NFA: In art and life my values are continuous—I find pleasure in things like spaciousness, grace, sensitivity, humor. However the threshold of the studio is essential. My studio is a place for action, and a particular kind of contemplation.

There are also things I do, like playing music and cooking, that influence how I work in the studio.

MS: Then there are artists who cook in galleries.

NFA: Discursive food gives me indigestion.

I like how Rauschenberg spoke of desiring a tension between art and life. The two blur into each other constantly of their own accord. By pulling them apart, making each more strange to the other, we make both richer. Then again, art is contained in life—it’s not like apples and oranges. Comparing art and life is like comparing apples and fruit.

MS: I think art should be different too. But there is a certain personality we bring to both. A certain pace. What I mean by pace is a rhythm, a personal beat. For example, there's the stereotype of the dark and depressed artist. I suppose that’s one pace.

NFA: There's a great Ray Charles song called “¾ Time.” That’s a pace I relate to. And polyrhythm is important to me—in the sense of working with multiple paces or modes at once.

MS: Does your work in the studio follow ¾ time?

NFA: It’s different, my brain engages differently with time when I’m in the studio.

But music is an influence. In musical time empty space is meaningful, because those gaps occur within a structure. Something similar happens in visual art, especially sculpture, and music has helped sensitize me to the possibilities that this presents.

MS: I think we can see a slower beat in your work. It's not the same beat that’s in my work, which is set to an alarm clock.






















(Molly Stevens, Long Line Mountain II, 2010, 40" x 60")

NFA: I don’t see the alarm clock in your work. Where does that show up? Is that being regimented or just wired?

MS: It’s a bit of both. It’s both a discipline and a panic that I’m up against the clock. I tend to make, make, check email, meditate, do something else, make. I rarely sit in the chair and look for more than 5 minutes. I think you can feel that my drawings happen immediately. I often wish I were more of a planner. Are you a planner?

NFA: I sometimes feel like Robert Burns' mouse – my best laid plans "gang aft agley." So I make plans but also let go of them; or move myself just to the side of plans I’ve made.

MS: And what’s the advantage to your work when you slow down?

NFA: There’s a better continuum between me and the thing I’m making. Going slow allows for making adjustments along the way. The opportunity of all the failures along the way is more available. When I work at a slow pace I also notice that works can come together rather quickly, that slowness can lead to very satisfying moments of effortlessness.

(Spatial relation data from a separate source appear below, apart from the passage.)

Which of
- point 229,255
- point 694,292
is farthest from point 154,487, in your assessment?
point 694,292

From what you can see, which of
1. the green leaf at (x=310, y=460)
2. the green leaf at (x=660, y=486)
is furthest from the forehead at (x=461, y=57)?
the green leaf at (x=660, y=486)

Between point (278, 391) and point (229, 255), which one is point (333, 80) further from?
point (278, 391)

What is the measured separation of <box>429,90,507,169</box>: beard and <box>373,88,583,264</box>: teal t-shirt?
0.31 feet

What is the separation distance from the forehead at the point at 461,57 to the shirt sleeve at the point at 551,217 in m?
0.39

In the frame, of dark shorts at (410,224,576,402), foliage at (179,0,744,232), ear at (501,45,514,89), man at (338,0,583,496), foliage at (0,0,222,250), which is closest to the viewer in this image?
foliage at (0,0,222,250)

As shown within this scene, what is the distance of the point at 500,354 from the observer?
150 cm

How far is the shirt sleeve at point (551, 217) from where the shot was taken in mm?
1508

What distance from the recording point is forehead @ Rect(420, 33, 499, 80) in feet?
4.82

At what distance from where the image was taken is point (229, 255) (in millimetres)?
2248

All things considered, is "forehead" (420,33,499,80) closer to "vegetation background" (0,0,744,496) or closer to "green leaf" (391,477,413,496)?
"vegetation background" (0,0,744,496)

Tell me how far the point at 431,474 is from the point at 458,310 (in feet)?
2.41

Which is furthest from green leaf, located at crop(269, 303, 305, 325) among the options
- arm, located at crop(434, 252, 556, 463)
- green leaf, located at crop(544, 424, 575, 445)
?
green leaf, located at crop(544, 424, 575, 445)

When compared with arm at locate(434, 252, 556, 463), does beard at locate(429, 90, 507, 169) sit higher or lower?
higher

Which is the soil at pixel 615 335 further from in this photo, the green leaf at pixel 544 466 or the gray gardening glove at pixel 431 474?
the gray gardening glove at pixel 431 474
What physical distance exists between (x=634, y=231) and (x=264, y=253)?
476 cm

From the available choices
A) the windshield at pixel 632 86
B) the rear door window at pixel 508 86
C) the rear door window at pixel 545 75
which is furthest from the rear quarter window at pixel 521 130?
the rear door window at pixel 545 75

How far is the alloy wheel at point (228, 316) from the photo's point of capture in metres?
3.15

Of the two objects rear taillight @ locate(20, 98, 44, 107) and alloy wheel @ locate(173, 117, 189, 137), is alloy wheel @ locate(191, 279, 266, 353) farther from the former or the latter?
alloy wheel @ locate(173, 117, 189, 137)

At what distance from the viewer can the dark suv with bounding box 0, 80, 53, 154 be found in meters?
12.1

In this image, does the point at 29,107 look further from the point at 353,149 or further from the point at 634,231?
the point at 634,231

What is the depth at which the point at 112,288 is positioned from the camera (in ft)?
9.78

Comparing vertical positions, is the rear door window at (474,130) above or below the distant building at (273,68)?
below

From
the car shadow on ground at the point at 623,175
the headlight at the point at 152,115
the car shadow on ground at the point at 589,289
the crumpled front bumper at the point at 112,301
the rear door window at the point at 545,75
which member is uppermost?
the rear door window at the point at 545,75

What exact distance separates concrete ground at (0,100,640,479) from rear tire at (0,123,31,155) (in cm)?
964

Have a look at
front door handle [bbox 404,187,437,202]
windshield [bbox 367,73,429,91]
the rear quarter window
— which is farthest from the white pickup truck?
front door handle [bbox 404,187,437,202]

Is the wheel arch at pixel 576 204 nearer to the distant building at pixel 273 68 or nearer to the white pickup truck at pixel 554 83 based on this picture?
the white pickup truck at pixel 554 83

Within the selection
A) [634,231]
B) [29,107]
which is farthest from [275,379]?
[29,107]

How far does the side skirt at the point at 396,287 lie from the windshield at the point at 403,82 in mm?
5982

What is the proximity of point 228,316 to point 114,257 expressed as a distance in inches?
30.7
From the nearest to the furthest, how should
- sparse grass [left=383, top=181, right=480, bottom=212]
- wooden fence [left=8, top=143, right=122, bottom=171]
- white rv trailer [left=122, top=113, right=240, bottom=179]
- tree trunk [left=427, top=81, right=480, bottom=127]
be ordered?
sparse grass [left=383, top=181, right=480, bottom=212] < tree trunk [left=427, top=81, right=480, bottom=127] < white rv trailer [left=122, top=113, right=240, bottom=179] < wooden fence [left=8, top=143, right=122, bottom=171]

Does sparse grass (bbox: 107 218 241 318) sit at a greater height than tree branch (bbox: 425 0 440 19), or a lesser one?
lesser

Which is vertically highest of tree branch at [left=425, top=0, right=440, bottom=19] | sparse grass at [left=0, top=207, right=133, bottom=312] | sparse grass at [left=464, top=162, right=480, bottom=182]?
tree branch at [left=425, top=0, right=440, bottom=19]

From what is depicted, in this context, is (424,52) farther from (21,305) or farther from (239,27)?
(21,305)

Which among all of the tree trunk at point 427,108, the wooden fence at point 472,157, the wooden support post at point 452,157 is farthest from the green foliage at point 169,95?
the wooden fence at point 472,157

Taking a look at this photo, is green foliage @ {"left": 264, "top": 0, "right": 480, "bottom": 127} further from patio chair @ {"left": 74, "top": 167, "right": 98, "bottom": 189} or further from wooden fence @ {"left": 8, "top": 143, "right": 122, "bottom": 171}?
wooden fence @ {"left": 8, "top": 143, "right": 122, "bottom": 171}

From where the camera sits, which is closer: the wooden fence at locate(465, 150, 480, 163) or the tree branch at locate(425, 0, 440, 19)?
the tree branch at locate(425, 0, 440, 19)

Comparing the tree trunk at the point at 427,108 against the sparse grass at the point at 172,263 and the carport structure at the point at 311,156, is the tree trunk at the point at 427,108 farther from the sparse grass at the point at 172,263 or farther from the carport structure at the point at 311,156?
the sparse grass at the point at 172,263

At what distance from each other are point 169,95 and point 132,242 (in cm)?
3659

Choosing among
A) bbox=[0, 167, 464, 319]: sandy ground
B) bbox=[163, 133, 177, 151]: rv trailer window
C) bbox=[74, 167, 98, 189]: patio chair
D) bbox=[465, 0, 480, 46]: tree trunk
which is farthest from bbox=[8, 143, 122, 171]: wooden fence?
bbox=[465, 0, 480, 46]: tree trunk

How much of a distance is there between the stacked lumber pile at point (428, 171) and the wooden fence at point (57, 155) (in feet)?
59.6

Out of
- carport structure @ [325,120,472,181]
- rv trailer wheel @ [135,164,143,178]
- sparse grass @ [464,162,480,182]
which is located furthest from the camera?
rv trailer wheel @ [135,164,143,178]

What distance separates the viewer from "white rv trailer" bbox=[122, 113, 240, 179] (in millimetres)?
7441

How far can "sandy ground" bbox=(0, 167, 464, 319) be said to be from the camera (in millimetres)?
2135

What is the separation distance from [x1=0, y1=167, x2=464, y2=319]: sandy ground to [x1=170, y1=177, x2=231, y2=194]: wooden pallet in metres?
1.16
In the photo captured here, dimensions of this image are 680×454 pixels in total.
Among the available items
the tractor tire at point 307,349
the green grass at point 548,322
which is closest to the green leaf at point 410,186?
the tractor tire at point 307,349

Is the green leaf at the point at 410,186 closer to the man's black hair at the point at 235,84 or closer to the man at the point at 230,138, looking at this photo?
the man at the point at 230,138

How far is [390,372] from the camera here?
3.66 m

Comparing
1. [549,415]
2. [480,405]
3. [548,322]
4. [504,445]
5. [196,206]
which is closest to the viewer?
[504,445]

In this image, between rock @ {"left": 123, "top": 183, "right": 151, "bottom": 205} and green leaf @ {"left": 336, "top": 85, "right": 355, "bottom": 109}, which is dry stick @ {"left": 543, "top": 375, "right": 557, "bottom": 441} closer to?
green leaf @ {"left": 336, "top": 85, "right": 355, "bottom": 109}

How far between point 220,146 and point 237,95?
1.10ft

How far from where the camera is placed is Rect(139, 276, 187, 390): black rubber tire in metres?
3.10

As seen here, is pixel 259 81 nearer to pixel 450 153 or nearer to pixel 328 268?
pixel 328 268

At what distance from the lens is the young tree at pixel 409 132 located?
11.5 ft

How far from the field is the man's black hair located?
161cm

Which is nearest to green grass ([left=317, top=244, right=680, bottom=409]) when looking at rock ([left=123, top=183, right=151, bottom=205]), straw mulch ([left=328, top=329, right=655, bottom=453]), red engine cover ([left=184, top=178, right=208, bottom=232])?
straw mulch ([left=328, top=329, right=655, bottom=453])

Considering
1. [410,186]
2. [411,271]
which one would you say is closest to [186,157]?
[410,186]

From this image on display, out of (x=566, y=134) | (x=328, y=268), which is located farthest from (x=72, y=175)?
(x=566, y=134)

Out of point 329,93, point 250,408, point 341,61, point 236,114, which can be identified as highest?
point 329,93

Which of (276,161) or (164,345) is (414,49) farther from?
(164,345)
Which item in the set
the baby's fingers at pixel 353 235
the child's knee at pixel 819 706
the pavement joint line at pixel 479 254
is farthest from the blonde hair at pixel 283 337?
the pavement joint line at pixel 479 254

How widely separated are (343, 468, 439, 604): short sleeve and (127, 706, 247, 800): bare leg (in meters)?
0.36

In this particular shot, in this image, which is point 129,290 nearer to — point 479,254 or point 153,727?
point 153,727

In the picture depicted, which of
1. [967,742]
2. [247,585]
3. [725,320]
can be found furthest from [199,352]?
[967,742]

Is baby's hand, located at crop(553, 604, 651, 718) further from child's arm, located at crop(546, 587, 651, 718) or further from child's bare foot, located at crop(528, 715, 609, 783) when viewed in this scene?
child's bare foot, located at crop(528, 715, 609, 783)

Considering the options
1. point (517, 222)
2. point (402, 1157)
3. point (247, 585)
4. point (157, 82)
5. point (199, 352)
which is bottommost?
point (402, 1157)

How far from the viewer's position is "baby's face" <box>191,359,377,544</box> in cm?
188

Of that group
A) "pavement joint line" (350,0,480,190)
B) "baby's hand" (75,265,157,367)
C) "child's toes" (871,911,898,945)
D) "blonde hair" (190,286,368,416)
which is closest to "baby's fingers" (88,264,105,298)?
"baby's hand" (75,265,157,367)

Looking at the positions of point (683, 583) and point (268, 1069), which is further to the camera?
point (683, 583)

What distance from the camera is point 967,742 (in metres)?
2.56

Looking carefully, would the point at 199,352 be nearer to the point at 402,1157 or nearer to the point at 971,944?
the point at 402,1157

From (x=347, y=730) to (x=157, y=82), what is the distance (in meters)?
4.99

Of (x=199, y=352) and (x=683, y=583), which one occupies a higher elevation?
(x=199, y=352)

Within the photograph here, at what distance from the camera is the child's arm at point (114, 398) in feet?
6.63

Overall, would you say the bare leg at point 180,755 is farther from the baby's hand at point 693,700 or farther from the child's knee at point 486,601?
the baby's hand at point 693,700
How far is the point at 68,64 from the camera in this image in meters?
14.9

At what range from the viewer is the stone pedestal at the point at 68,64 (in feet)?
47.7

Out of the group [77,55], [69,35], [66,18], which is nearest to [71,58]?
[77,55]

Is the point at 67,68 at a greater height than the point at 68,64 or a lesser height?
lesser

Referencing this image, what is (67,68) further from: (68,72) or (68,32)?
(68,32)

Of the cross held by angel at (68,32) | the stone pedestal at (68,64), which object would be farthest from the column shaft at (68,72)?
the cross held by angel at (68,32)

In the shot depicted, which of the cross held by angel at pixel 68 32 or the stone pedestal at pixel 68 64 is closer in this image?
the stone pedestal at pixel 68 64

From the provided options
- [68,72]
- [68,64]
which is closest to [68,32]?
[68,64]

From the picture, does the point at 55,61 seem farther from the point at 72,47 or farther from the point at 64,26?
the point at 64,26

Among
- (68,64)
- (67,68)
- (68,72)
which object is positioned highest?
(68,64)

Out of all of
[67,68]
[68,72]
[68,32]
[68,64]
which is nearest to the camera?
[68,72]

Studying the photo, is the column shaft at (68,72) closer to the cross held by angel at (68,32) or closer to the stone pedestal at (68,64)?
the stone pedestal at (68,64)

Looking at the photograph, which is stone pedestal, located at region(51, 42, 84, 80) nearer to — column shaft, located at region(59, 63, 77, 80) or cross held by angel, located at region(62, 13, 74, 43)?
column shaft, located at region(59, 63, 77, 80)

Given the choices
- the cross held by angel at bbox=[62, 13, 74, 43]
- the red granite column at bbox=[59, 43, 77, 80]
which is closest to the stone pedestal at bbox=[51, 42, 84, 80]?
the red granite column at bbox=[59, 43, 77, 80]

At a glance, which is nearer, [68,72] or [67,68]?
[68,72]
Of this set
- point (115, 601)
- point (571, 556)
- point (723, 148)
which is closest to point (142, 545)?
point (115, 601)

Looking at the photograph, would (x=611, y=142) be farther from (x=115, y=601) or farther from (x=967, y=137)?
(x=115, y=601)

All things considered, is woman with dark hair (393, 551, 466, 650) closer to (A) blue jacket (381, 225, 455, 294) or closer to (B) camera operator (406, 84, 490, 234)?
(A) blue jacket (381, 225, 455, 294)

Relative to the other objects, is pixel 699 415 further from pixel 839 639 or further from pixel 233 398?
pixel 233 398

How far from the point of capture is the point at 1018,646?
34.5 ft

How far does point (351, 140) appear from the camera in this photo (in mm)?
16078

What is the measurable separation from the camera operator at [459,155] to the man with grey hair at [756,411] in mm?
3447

MS: Sometimes I'll work endlessly on something, wrestle with it, and the next piece I make spreads like soft butter. I love that. For me, fast is just more natural. That said, there's fast that’s frenzied and scatterbrain, and fast that’s present and exact.

NFA: The alarm clock.

MS: Actually, the alarm clock is mostly a pain in the butt. It tells me I only have five minutes left. Or it already rang five minutes ago. It’s more psychological than anything else. But, sometimes there’s just an upbeat pace that feels right. Sometimes.

NFA: As far as the alarm clock goes, I had a different image. I pictured going to one's work as being akin to waking up.

MS: That’s an appealing thought. I do think making art raises awareness.

NFA: How does pace relate to the line for you?

MS: Every line has a pace. In drawing there's the fly away line that’s super-quick and uncontrolled, there's the heavy and slow line, there's the loose line. And each of those lines has a movement and a speed and a spirit and maybe we can call that pace. Also, electric light makes one kind of line, metal another.

NFA: In the case of electric light, radiant light, there are multiple directions occurring in the line, of unequal intensities. The path of the light in the directions it goes, and the path of the object producing the light.

MS: That's what I like about your piece in the show. It has contained and uncontainable line at the same time.